Don’t get me wrong, some of the dishes that have been created throughout the series so far have been amazing and the chefs have tackled the brief of recreating war time inspired menus head on. I mean, who knew there were so many different varieties of Spam? No, what is starting to unhinge me ever so slightly is the voiceover commentary.
Because if she says one particular thing about a chef, you can be certain that she’ll repeat it a THOUSAND TIMES. For instance, Paul Welburn, a strapping young fella from Yorkshire, did you know that this is his first time in the competition? Did you? Oh yes, it’s his first time.

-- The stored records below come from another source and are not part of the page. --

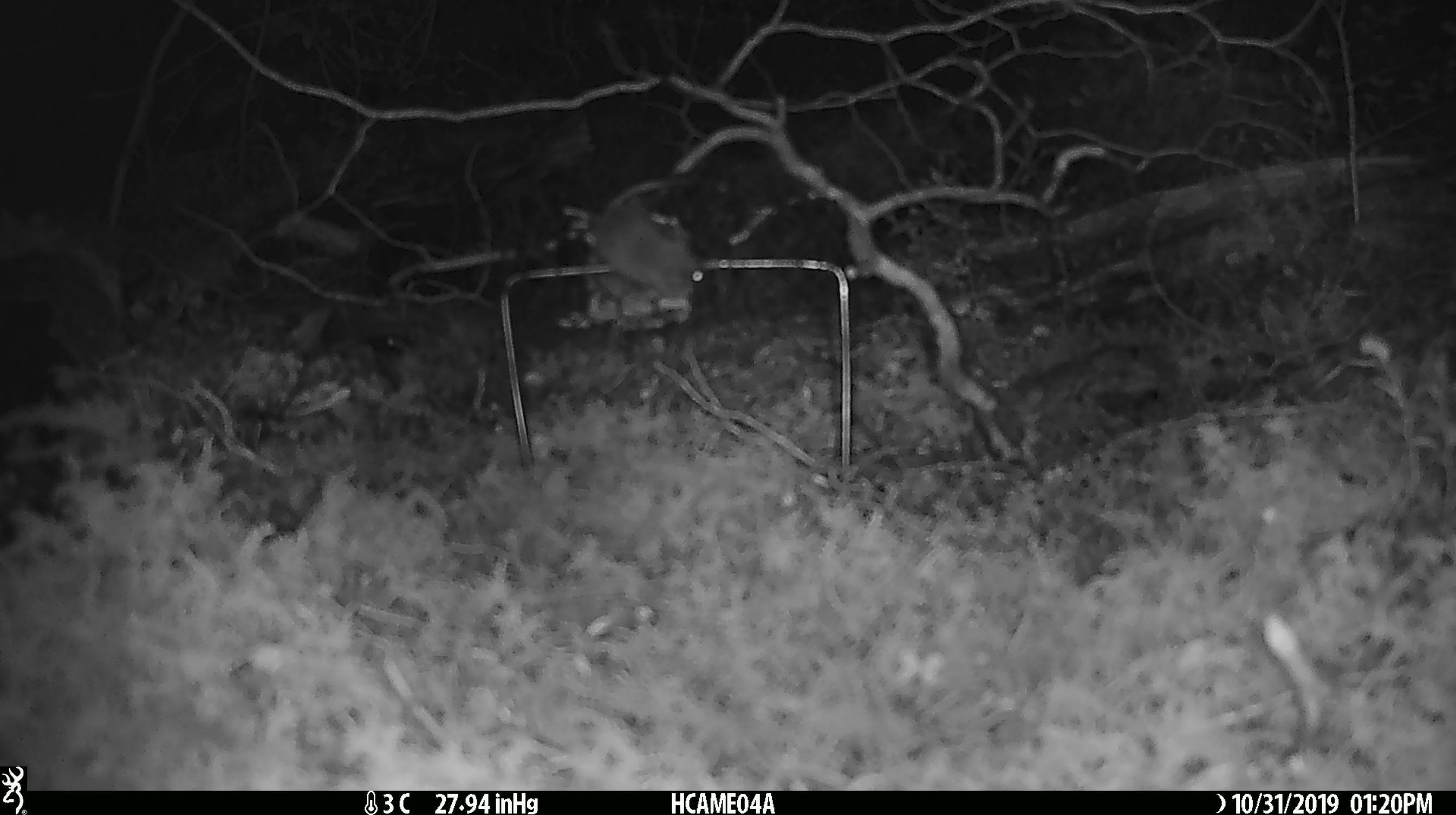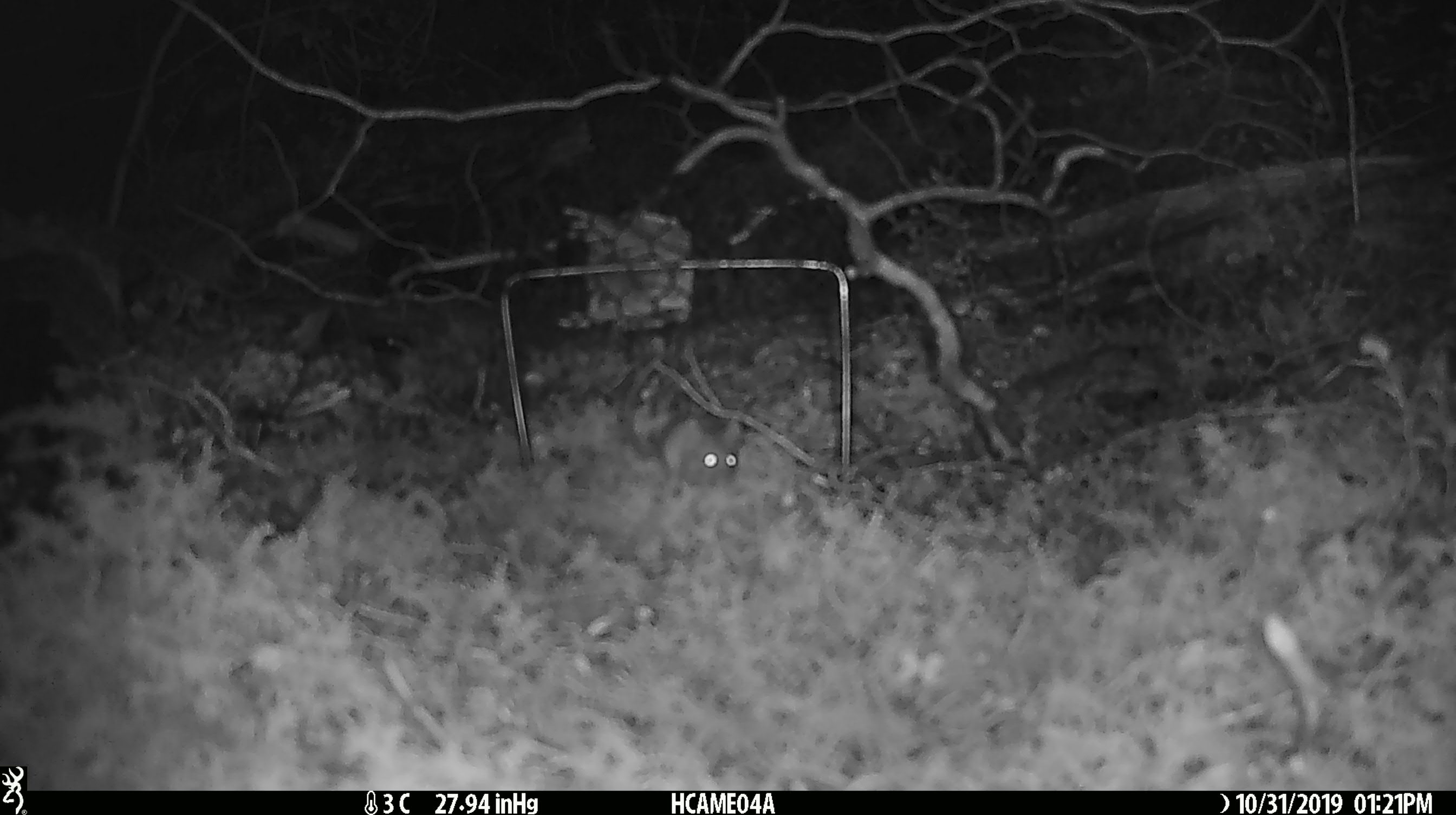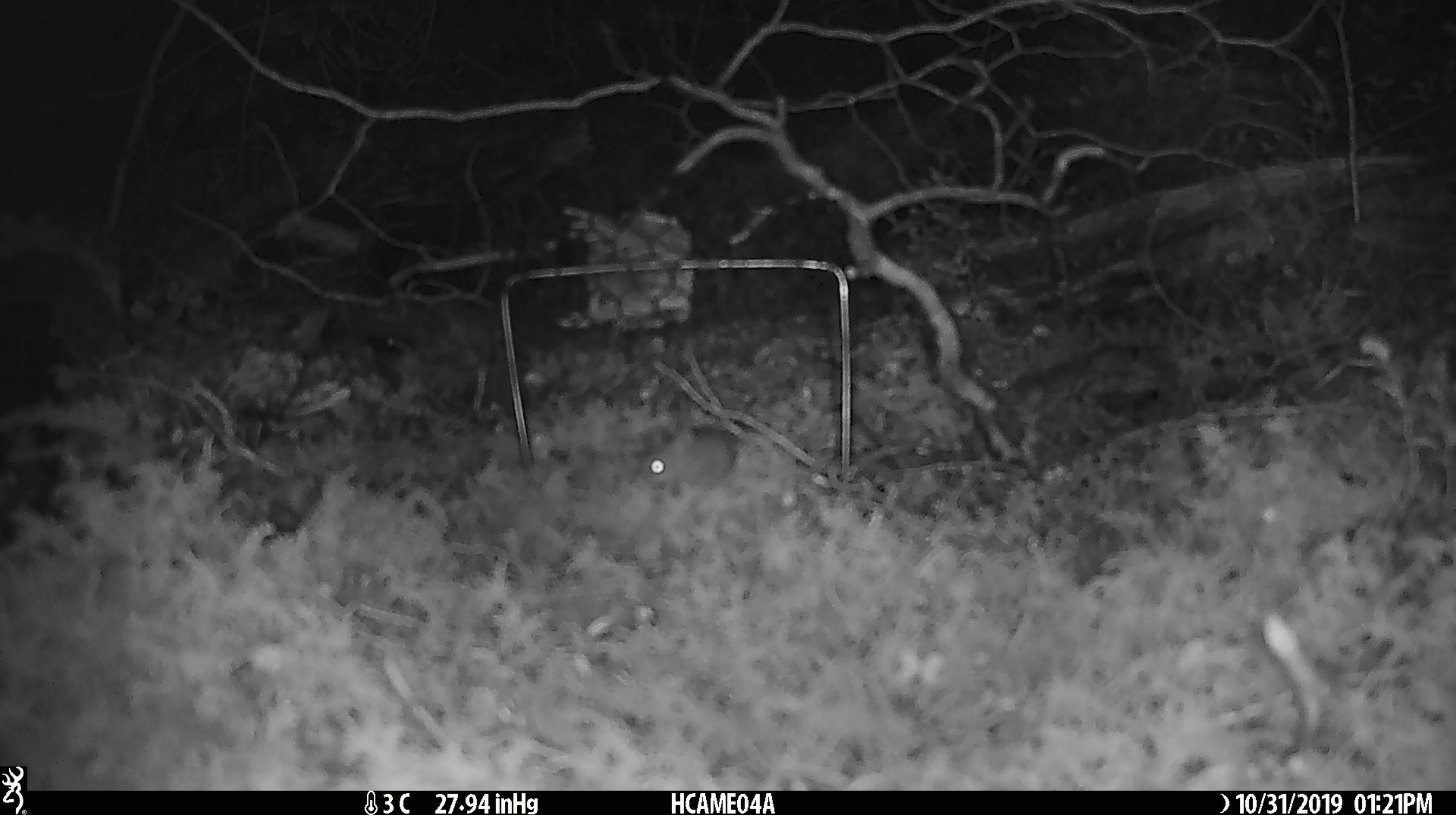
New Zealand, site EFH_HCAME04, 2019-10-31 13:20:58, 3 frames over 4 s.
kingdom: Animalia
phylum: Chordata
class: Mammalia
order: Rodentia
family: Muridae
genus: Mus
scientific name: Mus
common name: mouse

Then there is Frances Atkins. Well she’s the Michelin-starred, experienced heavyweight this week. Yes, Michelin stars, with loads of experience. And dainty Frances is a heavyweight too. Whodathunk? And as for Colin McGurran, did you know that he just missed out getting his dish into the final last time around? Yes. He missed out. Just by an inch. And we know this because in each episode they kept showing the same montage of Colin, rubbing his face, just missing out getting his dish into the final.
By an inch. missing……just a bit..…final….inches…….arrrrggggh. Seriously, the repetition has been getting on my nerves so
much that it’s causing me to hyperventilate in front of the screen and as such, I’ve resorted to watching the show whilst wearing a gas mask. Because it’s much more effective than blowing into a paper bag. But enough hot air from me, let’s see what the guys and gal from the North East produced last week, for mentor Philip Howard, the thinking chef’s chef.

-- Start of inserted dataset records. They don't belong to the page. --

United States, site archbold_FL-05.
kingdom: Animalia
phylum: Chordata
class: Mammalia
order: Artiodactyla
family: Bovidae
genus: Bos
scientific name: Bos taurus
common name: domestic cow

Well the opening starters round saw Frances Atkins, co-owner and Head chef of The Yorke Arms, prowl into the kitchen like a pussy cat with Dame Edna Everage glasses and proclaim that the boys better watch out because there was a female about; which was impressive fighting talk. But then Frances set about making a naff-looking toasted sandwich with jellied beer that wobbled almost as much as her bottom lip as she sort of fell to pieces, which was a shame. Ambitious Paul Welburn created a dish called ‘Duck and Soldiers’, a mishmash of duck cooked in a variety of ways and served up the thinnest looking sourdough soldiers with it.
Eggy soldiers should be not that thin.
And Colin went all on an all-out attack with his ‘Modern Ration Pack’ that included corned beef hash in mustard, a teabag containing bouillon and an exploding cherry chocolate bomb, which all amounted to rather bizarre starters to serve in my opinion but nevertheless Phil was impressed with Colin’s efforts and gave him an eight.
The fish round was no less straightforward as the competing chefs strived to push boundaries whilst still keeping to the theme. A much more composed Frances, who was using her Father’s wartime experiences as inspiration, delivered a very pretty-looking plate called ‘On the boat’ using Dover sole, squid and sea dumplings but her sharp buckthorn was a step too far for Philip’s palate. Paul’s ‘Preservation of British Waters’ showed real promise too, using cured salmon and crab cooked two ways but he scuppered his chances by forgetting to dress his bowl with brown crab butter.